■ **Exercise instructions**:
Report each line in the items below that contains the string "furthest". Case counts, so a line matches only when the capitalization is the same.

■ **Material for this task**:
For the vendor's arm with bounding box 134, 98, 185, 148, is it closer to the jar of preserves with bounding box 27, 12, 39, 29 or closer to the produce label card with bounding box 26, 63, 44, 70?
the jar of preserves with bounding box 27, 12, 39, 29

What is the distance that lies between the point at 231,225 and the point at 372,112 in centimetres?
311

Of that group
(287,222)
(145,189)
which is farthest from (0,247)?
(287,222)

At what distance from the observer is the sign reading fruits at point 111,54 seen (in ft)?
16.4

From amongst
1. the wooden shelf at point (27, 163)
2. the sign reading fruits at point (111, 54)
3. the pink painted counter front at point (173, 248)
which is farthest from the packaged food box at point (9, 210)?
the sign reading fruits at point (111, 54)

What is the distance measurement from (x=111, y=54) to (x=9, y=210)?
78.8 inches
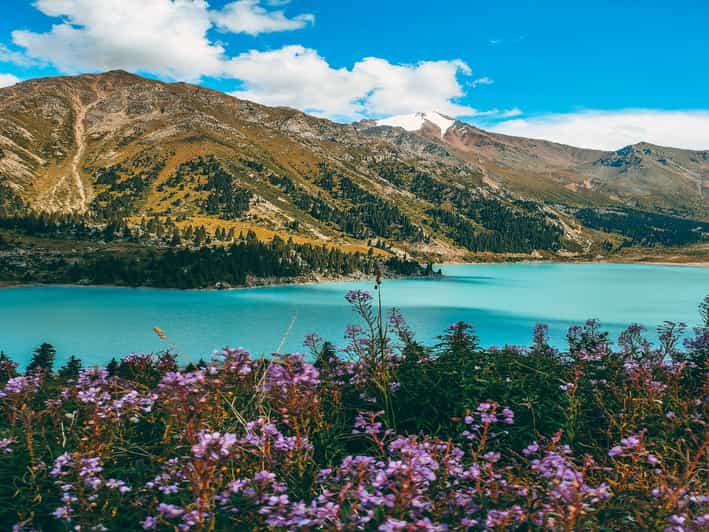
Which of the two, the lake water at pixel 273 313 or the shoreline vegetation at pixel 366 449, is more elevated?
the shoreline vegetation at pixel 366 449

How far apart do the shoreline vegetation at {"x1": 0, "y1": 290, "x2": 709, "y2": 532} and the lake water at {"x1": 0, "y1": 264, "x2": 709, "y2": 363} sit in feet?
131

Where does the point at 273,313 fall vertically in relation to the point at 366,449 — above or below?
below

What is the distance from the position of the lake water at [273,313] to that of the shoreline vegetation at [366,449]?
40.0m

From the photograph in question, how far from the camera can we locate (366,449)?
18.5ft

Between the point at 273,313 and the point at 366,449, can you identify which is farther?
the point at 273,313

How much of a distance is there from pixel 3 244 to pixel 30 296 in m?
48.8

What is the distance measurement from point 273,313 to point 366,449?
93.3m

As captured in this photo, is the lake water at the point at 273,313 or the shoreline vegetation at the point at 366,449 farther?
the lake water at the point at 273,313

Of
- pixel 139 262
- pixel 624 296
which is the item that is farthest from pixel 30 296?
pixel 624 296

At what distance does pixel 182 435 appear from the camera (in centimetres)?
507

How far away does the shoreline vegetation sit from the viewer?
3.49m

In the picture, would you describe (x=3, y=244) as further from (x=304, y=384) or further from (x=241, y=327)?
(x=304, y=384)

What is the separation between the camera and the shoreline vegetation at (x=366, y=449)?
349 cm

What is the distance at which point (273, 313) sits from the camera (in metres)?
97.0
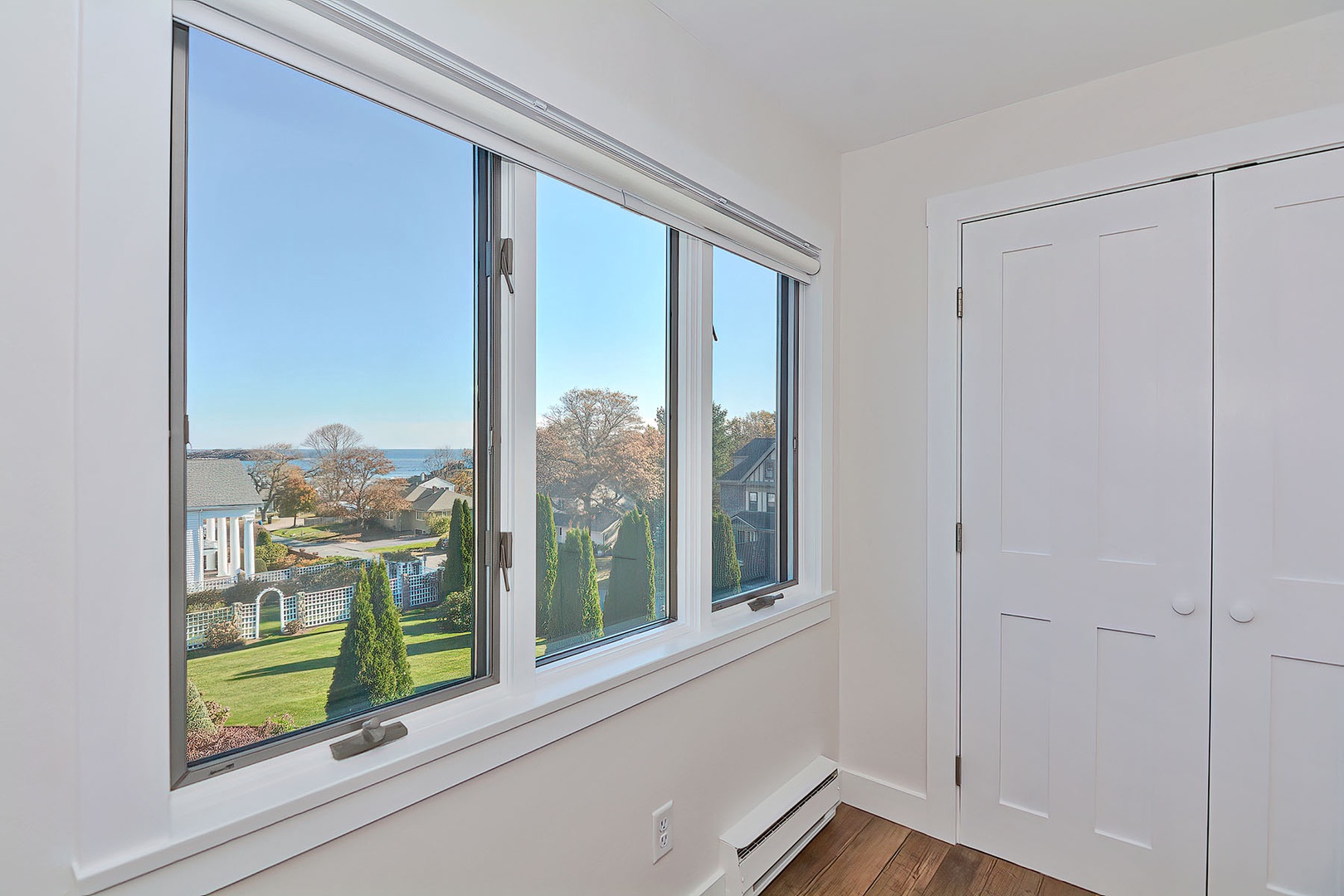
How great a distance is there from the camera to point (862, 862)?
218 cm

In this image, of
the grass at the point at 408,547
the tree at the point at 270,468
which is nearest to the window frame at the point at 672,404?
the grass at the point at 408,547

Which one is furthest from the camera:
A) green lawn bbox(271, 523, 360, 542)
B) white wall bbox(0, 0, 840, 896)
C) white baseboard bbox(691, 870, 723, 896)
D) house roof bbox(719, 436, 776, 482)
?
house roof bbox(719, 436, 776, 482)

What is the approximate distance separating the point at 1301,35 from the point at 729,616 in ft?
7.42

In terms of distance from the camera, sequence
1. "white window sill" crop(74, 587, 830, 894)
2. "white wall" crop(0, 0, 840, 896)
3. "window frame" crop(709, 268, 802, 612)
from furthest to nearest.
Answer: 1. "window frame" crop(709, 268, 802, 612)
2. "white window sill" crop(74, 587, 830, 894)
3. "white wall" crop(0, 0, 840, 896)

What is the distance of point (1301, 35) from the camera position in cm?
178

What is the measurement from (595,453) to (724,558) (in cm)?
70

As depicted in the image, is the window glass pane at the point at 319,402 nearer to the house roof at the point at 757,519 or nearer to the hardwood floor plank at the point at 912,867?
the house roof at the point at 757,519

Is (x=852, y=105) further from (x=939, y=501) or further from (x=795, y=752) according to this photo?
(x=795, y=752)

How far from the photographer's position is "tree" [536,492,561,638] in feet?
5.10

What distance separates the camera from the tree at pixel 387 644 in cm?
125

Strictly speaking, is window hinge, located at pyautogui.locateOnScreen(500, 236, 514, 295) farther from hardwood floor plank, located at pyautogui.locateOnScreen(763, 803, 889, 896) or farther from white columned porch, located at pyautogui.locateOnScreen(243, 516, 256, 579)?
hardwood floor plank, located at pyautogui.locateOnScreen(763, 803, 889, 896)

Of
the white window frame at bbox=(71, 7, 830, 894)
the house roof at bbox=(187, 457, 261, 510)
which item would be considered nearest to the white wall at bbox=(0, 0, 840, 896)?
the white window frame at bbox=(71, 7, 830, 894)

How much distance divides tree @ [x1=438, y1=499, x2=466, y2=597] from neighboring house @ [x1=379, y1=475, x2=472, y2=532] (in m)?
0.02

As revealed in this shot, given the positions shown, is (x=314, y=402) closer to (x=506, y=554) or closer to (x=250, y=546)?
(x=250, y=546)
--
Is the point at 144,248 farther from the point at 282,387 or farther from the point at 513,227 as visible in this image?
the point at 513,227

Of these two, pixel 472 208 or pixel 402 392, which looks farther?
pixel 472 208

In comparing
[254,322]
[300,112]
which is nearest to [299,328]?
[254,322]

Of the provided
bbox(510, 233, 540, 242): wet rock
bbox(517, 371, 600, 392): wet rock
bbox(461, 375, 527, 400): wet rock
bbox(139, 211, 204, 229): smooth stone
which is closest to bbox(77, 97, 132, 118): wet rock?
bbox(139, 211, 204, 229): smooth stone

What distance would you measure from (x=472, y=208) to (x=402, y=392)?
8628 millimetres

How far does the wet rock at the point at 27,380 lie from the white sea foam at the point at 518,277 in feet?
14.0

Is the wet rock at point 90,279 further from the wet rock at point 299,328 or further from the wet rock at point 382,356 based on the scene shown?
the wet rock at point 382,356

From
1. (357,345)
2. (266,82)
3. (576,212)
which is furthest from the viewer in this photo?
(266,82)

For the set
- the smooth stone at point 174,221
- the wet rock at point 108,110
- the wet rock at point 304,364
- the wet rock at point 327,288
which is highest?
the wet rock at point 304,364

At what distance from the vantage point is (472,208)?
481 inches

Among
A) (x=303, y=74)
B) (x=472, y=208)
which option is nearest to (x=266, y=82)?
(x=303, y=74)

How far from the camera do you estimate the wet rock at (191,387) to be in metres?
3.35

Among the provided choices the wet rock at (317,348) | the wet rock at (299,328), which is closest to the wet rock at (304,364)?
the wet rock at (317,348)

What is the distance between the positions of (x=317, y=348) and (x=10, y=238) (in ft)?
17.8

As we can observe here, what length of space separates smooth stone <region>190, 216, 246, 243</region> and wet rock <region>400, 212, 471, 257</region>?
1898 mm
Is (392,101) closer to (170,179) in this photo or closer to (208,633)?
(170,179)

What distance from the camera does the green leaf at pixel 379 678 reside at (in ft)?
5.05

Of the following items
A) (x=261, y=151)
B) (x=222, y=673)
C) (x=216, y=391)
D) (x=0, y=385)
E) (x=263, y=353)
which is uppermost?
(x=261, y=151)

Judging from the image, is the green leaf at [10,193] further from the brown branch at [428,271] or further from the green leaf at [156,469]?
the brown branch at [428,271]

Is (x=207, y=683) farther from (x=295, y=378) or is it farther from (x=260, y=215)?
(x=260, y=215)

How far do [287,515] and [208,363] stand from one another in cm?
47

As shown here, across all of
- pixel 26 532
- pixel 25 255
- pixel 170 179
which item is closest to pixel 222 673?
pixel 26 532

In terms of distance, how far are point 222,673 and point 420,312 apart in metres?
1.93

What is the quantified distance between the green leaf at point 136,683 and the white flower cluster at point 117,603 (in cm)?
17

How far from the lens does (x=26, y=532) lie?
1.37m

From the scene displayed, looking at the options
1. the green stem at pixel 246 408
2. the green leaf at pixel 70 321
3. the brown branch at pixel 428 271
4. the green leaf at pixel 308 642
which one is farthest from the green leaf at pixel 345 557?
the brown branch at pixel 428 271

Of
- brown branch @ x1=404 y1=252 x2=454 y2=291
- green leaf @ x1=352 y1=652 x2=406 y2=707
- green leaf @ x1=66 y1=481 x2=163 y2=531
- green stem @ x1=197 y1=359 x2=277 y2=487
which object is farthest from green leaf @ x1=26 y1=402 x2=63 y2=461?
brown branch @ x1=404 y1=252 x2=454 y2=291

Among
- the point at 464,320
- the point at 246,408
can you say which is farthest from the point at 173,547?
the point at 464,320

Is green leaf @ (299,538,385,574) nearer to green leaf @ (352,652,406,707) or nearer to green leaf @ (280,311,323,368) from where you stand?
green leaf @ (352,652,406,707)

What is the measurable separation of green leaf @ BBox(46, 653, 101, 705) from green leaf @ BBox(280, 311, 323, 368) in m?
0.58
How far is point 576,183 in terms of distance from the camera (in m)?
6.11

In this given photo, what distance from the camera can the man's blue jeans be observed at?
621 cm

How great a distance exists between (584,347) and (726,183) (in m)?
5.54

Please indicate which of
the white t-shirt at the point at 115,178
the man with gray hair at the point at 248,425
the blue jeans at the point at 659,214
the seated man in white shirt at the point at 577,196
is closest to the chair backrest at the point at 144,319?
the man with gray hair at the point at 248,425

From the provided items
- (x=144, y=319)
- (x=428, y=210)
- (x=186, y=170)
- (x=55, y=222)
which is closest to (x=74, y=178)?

■ **Solution**:
Which one is furthest from the camera:
from furthest to nearest.
which is furthest from the viewer in this photo?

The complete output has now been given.